CIFF Diary, Day 8 - A Little T & A... Well, actually, a LOT of T & A

10/14 - Earlier in my CIFF diary I was commenting on how the film American Translation nearly soured me on one of the beautiful details of human existence: the nipple.  Little did I know back on Day 2 of the fest that I would get tickets for a screening of the new film from the 81 year-old grandfather of American documentary film Frederick Wiseman, and that he would repair that brief accident of erotica.  With his new feature, Crazy Horse, Wiseman takes us inside the iconic Parisian cabaret club that was founded in 1951 by Alain Bernardin.  Wiseman spent 10 weeks inside the club, and the film keeps itself mostly focused on the musical numbers of the current manifestation of the "Crazy Horse" show, but also includes scenes of rehearsal with the creators, designers, and dancers involved in the ongoing production.  Only briefly does Wiseman allow us to emerge from the club, spend a few minutes with a city street or a police boat crossing the river before plunging us back into the night club.
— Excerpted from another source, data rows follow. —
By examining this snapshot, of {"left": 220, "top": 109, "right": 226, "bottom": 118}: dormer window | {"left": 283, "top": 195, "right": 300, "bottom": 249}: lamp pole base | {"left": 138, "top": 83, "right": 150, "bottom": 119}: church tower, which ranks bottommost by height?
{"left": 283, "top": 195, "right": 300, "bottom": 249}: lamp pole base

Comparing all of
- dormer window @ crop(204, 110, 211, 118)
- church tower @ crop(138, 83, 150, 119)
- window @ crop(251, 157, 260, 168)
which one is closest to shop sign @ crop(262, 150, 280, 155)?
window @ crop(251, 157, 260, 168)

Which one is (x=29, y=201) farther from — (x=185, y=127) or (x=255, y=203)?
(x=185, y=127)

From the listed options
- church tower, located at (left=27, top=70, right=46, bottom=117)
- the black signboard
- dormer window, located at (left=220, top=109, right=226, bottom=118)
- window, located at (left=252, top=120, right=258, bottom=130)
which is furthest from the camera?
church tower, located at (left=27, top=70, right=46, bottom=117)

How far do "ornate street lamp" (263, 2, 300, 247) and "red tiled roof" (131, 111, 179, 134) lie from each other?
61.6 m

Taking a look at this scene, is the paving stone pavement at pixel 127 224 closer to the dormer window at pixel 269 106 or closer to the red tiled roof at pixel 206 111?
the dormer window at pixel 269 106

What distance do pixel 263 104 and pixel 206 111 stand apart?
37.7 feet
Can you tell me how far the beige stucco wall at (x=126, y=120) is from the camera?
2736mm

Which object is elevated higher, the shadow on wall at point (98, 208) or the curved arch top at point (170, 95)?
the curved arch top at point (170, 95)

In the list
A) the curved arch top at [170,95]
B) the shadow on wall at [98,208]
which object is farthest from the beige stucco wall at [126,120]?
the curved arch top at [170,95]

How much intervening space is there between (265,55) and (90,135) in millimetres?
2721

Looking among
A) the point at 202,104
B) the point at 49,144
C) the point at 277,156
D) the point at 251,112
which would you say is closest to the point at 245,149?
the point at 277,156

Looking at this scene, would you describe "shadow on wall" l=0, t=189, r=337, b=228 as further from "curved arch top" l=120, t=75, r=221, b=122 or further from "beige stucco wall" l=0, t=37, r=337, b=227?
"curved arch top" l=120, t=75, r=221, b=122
Frederick Wiseman's Crazy Horse
What Wiseman is so brilliant at is evoking so many great questions without ever interjecting his own literal voice into the film, choosing instead to simply capture and let the images speak for themselves.  For instance, the "Crazy Horse" definitely presents some problematic depictions of sexuality, as the consistent template for a "Crazy Horse" dancer is one of strictly uniform body type.  This tends to drain the often artistically sophisticated dance numbers of any genuine erotic quality, rather than enhance it.  For a film that is so seemingly simple in it's construct and passive in it's point of view, Crazy Horse uncovers all of the layers, from the inherent sexism to the behind-the-scenes conflicts, which will surprise no one who has ever been involved in theatrical production, erotic or otherwise.

Crazy Horse
In some of it's best moments, Crazy Horse comes off like an experimental documentary featuring buns and polka dots.  One particularly memorable shot shows a landscape of buns, undulating like a time-lapse capture of silky sand dunes as they're affected over time by the eroding winds.  No film has ever presented asses the way Wiseman does in Crazy Horse.  I would be willing to hazard a guess that of the endless libraries of porn dedicated to the multiple variations of ass-based exploitation, there is not a film among them that shoots buns as adeptly as Wiseman.  A marvelous, hypnotic, and funny documentary.